## Text shown:
-- -- --
A social work professor said she suffered years of harassment and that the school leader told her to stop pursuing her administrative complaint.

(CN) — Reversing a lower court, the 10th Circuit on Monday granted qualified immunity to the president of Wichita State University in a former professor’s sexual harassment complaint.

Social work professor Dr. Karen Countryman-Roswurm claimed then-provost and current university president Dr. Richard Muma failed to intervene when coworkers tried to discredit her work by accusing her of sleeping her way into a promotion. A three-judge 10th Circuit panel sided with Muma in finding he had no duty to intervene while the university was investigating Countryman-Roswurm’s claims.

"Dr. Countryman-Roswurm opposes qualified immunity on the ground that Dr. Muma acquiesced in the harassment. But these precedents didn’t involve acquiescence when the institution itself was already investigating the same complaint,” U.S. Circuit Judge Robert E. Bacharach wrote in Monday's nine-page opinion.

“Dr. Countryman-Roswurm acknowledges that the university was investigating her complaints through the Office of Institutional Equity and Compliance, which had been designated to monitor and oversee implementation of equal opportunity law and compliance with Title IX,” the Barack Obama appointee continued.

Countryman-Roswurm started working at Wichita State University’s School of Social Work in 2013 as a full-time assistant professor. At the dean’s suggestion, she established and led the Center for Combating Human Trafficking.

The department chair said she must have slept with her supervisor to obtain the position.

Although she ultimately obtained tenure, Countryman-Roswurm said the rumor damaged her reputation and that she was subjected to harassment throughout her employment. In 2018, she filed a formal complaint with the university.
-- -- --
## Data excerpts:
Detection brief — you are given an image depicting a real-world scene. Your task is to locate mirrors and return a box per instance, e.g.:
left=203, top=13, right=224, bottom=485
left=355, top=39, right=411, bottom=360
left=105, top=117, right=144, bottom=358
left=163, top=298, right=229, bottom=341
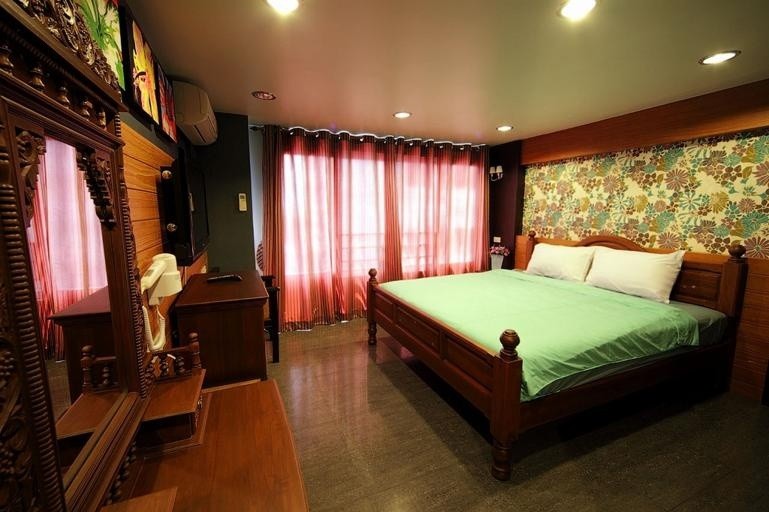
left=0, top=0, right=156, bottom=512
-- -- --
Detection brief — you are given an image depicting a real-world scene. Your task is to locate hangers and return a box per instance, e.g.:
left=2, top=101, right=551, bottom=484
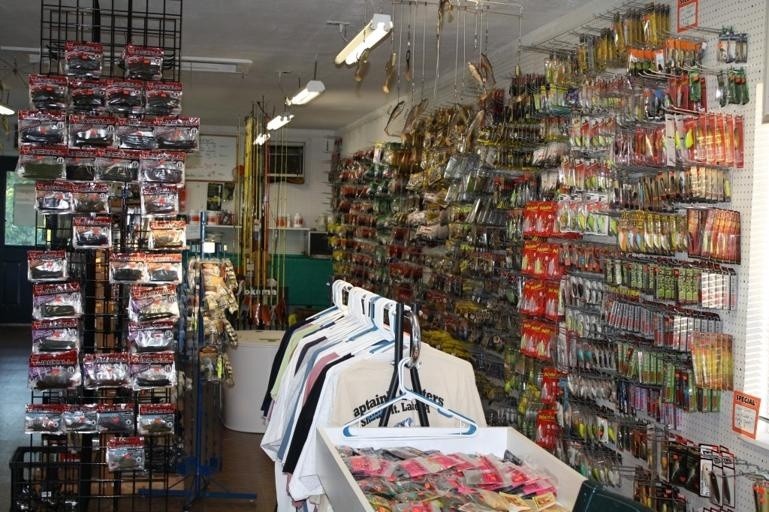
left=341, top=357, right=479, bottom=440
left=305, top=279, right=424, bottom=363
-- -- --
## Aim:
Edit the text about the Wichita State ruling from "(CN) — Reversing" up to and including "sexual harassment complaint.", putting "onetime professor" in place of "former professor", and write out the edited passage. Work only from the text about the Wichita State ruling.

## Answer to this task:
(CN) — Reversing a lower court, the 10th Circuit on Monday granted qualified immunity to the president of Wichita State University in a onetime professor’s sexual harassment complaint.